A la Royne

Madame, ce seroit chose trop longue de vous racompter en combien d'honnestes façons la Royne d'Angleterre s'est efforcée de caresser et honnorer messieurs voz depputés, et leur faire, et à toute leur compaignie, depuis qu'ilz sont en ce royaulme, le plus grand et le meilleur traictement qu'il est possible de penser, et comme elle a donné ordre que cella leur soit continué jusques à ce qu'ilz remonteront en mer. Dont vous diray seulement, Madame, que Mr de Montmorency et Mr de Foix, chacun en son endroict, et moy avec eulx, du mien, ne cessons, parmy ces bonnes chères, d'acheminer toutjours, aultant qu'il nous est possible, le propos de Monseigneur le Duc vostre filz, et n'obmettons ung seul de toutz les poinctz que nous imaginons y pouvoir servir que nous ne l'y amployons.

Et voycy, Madame, l'advancement que nous y avons peu donner, c'est que ne nous sommes en rien layssez vaincre des argumentz de la dicte Dame, bien qu'ilz soient grandz, et nous sommes efforcés de la randre vaincue par les nostres, qui, à la vérité, sont plus grandz et plus urgentz que les siens; mais ils sont fort contredictz par les adversaires, comme j'espère bien aussy qu'ilz seront soubstenus par ceulx qui y ont bonne affection. La matière est ung estat si doubteux que ceulx, qui ne la veulent, commancent bien fort de la creindre, et ceulx qui la desirent ne voyent où debvoir espérer encores rien de certein, et ce qui tient et les ungs et les aultres en merveilleux suspens est que aujourdhuy l'on la met en dellibération de conseil; dont ce qui s'en entendra cy après Vostre Majesté le sçaura bientost. Mais j'estime, Madame, que bonne partie de la conclusion de ce propos a de résulter du bon acheminement que Voz Majestez y donront par dellà avec le comte de Lincoln, et avec les ambassadeurs d'Angleterre, et de ce qu'ilz escripront et rapporteront de la vraye et indubitable intention de Voz Majestez, de l'honneste affection et non feincte de Monseigneur le Duc, et de la bonne opinion qu'ilz imprimeront de luy et de ses vertueuses qualitez par deçà, et du contantement avec lequel vous les aurez en toutes sortes de faveur, de bonnes chères, de présentz, de promesses et d'honnorables entretènementz, renvoyez par deça la mer; vous supliant très humblement, Madame, commander, de bonne heure, que l'apparat soit aussy bon et meilleur pour eulx à leur retour, partout où ilz passeront, comme a esté à l'aller, sellon que je vous puis dire, avec vérité, Madame, que tout ce qui se faict icy pour Mr de Montmorency et Mr de Foix, et les siens, est très magnifique, très sumptueux et royal. Sur ce, etc.

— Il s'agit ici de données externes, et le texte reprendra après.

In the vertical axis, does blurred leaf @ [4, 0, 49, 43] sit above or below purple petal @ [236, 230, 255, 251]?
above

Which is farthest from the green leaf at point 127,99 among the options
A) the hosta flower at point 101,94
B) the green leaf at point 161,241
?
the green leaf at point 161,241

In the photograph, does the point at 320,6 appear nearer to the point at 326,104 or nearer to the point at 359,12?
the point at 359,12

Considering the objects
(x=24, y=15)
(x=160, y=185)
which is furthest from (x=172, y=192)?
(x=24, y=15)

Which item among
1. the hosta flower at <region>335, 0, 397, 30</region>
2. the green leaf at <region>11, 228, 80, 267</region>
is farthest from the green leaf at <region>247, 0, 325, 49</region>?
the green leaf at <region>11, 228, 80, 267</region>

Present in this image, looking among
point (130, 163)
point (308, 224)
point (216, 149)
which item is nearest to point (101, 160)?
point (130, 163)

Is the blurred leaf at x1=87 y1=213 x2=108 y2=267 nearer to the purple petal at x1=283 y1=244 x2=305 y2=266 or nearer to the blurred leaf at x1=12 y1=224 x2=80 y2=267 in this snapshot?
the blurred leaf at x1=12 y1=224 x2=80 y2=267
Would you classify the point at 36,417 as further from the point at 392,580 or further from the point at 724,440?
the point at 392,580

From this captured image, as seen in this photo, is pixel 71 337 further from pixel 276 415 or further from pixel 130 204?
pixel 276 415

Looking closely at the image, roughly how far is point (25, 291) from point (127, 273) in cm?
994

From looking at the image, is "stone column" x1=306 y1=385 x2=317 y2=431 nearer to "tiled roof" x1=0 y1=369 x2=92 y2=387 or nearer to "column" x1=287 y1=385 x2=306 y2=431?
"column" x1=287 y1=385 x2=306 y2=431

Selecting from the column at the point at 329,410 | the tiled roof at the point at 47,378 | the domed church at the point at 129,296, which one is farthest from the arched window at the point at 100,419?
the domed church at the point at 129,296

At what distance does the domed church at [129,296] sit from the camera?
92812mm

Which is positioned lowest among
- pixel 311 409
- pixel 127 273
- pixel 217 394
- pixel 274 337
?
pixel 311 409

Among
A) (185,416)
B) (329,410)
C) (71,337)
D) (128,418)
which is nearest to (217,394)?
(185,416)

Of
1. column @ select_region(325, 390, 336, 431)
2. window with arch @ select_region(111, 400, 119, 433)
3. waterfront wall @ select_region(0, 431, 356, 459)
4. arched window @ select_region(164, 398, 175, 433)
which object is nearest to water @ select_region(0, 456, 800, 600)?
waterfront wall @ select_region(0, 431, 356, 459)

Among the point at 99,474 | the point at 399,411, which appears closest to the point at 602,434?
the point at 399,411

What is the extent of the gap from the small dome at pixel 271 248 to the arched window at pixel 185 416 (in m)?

Ce XXIIe jour de juing 1572.

Si l'affaire continue de cheminer comme il a commencé, il parviendra bientost à une ou aultre conclusion, et j'ay occasion d'espérer que plutost elle sera bonne que maulvayse, sinon que l'ordinayre instabilité de ceste court y change quelque chose. Je desire que Vostre Majesté escripve une lettre, de sa mein, au comte de Lester pour le mercyer de l'advancement qu'il a donné à ce propos, et pour le prier d'y mettre luy mesmes la perfection, et l'assurer de la récompense. Nous uzons cepandant de toutes les promesses et honnestes persuasions que nous pouvons vers les dames qui sont les plus près de ceste princesse, et vers toutz ceulx qui ont quelque moyen de nous ayder. Je remercye très humblement Voz Majestez de l'honneur et faveur qu'il leur plaist me faire du collier de l'ordre. L'on m'avoit, une foys, respondu qu'il estoit égaré et perdu, mais ayant remonstré qu'il y avoit une promesse par escript de le debvoir rendre, l'on l'a faict trouver, et a esté remis en mes mains depuis deux jours.

CCLIXe DÉPESCHE

—du XXVIIIe jour de juing 1572.—

Négociation du mariage du duc d'Alençon.

Icy défault une dépesche, mais, en lieu d'icelle, suplèe ung discours que Mr de Foix a adressé.

Ce Discours, qui renferme le détail de toute la négociation de Mrs de Montmorenci, de Foix et de La Mothe Fénélon, touchant le mariage du duc d'Alençon, ayant été imprimé en entier dans l'édition que Le Laboureur a donnée des Mémoires de Castelnau (t. 1er, p. 652), nous croyons inutile de le reproduire. Il n'a pas été d'ailleurs transcrit sur les registres de l'ambassadeur, mais il s'en est trouvé dans ses papiers plusieurs copies, qui sont littéralement conformes à celle qui a été publiée par Le Laboureur.